In May, he was sentenced in absentia to pay £10,810 and given two months to pay. “I don’t know how I will pay it. Maybe they will come and take my stock and close me down. It makes you sick … It is on my mind all the time,” he said.

Cases such as these are fuelling concerns that the complex bureaucracy around Covid enforcement is penalising tens of thousands of people.

Last year, of the 4,512 SJP letters sent out for Covid offences, about 80% did not provide a plea and so did not engage with the process, resulting in a referral to the magistrates court for prosecution.

Sir Robert Neill, the Conservative MP and chair of the justice committee, said: “The single justice procedure wasn’t appropriate for these Covid cases. People who don’t understand the system could inadvertently find themselves being convicted in absence and getting really big fines.”

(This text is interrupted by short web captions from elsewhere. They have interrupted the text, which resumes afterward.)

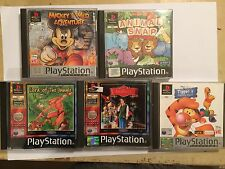 PS1 PLAYSTATION 1 CHILDREN KIDS GAMES BUNDLE TIGGERS HONEY HUNT MICKEY ANASTASIA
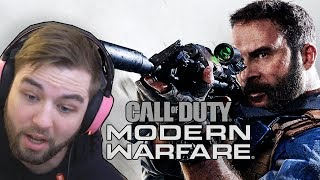 MODERN WARFARE makes me anxious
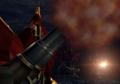 FFIX PC Siege of Lindblum 2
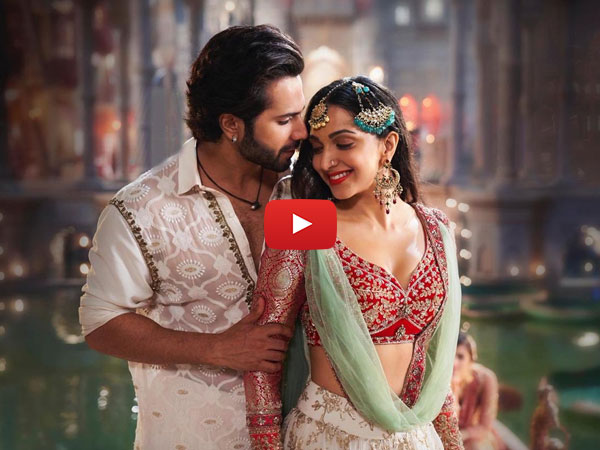 Kalank New Song 'First Class' Is Out; Varun Dhawan & Kiara Advani Will Keep You Grooving To The Beat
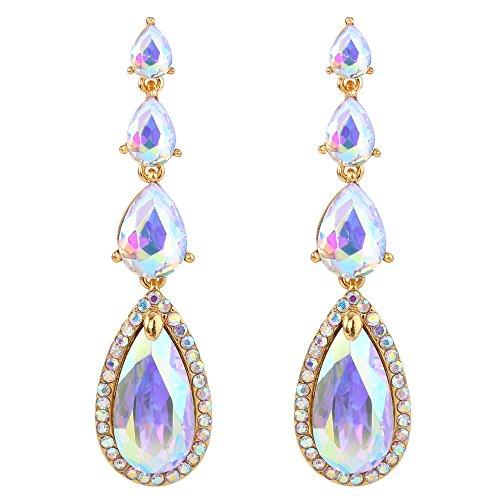 BriLove Women's Elegant Wedding Bridal Multi Teardrop Long Chandelier Dangle Pierced Earrings Clear AB - Chandelier Earrings Ab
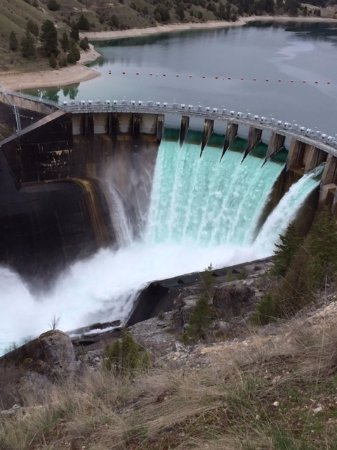 Polson, MT: Close up of the dam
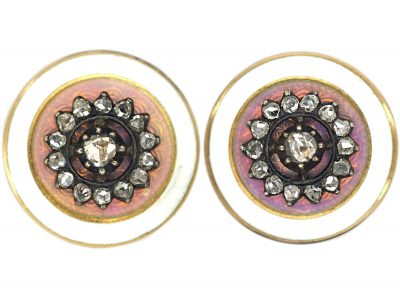Edwardian 18ct Gold, Enamel & Rose Diamond Round Earrings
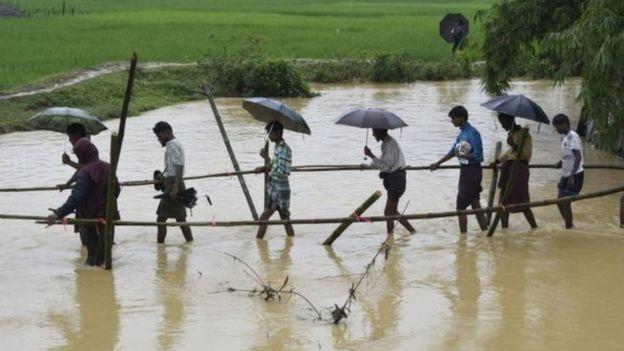 Bangladesh akan membatasi gerak warga Rohingya.  (AFP)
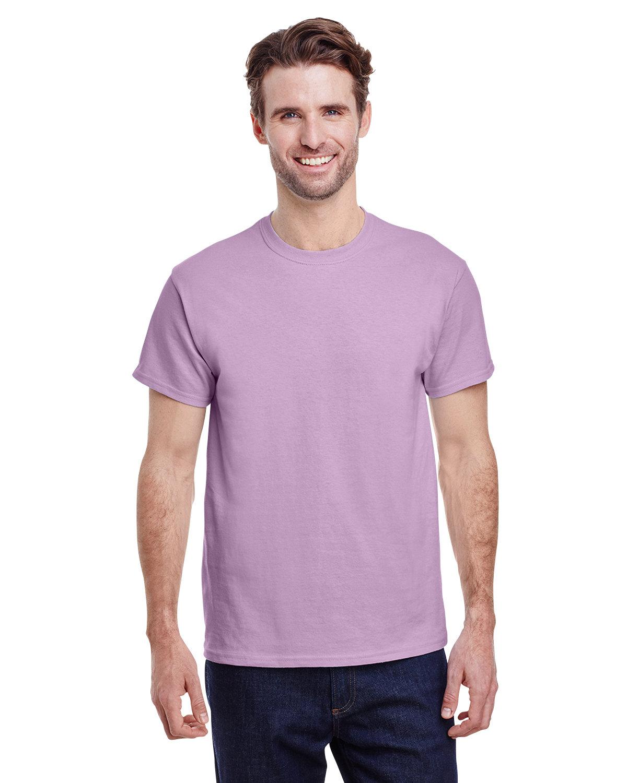 26e205dd3e Gildan 2000 - Ultra Cotton™ T-Shirt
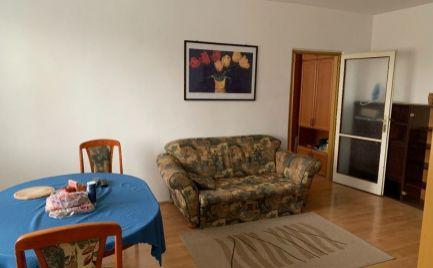Prenájom zariadený 3-izbový byt, Sibírska, Nové mesto - BA EXPISREAL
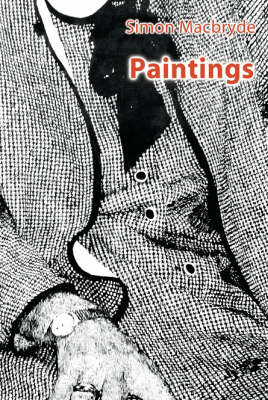 Simon Macbryde: Paintings (Paperback)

The Home Office said: “Individuals convicted for a Covid-related offence will generally not have their conviction recorded, as Covid offences were not specified in regulations as being recordable.”

However, a previous freedom of information request revealed that, between March and December 2020, at least 3,000 convictions were logged as recordable on the Police National Computer. And even those Covid convictions not recorded on the national database may be logged by individual police forces – meaning they could be disclosed when people are subject to enhanced criminal record checks, though the Home Office said there was “limited scope” for this happening.

‘Not proportionate or reasonable’

Tim Newburn, a professor of criminology and social policy at the London School of Economics, said there was a case for suspending Covid prosecutions.

“I suspect there are relatively few people who would see the continued appearance of people in court – which was never the first intention – years after the event as in any way proportionate or reasonable,” he said. “And there are also good practical reasons, like the clogging up of the court system, not to pursue it.”

The extent to which magistrate courts are still congested with Covid-related prosecutions is laid bare in other figures, obtained from a Guardian analysis of Courtsdesk, a commercial database of court registers.

That analysis suggests that 700 cases went through magistrates courts in the past six months. Many had been waiting more than two years to hear the outcome of their case.

Last month, 54 cases were heard across two days in Ealing magistrates court alone – including that of a 70-year-old who arrived from Jamaica last July without proof of a negative Covid test and a man in his 60s who had failed to book a hotel for self-isolation before arriving in the UK. He was ordered to pay £170, deducted from his benefits.

A spokesperson for the Ministry of Justice said the SJP helped to “deliver swifter justice while still being fair and transparent”. They said the government was right to continue with the prosecutions in order to be fair to those whose cases were heard when the rules were still in force.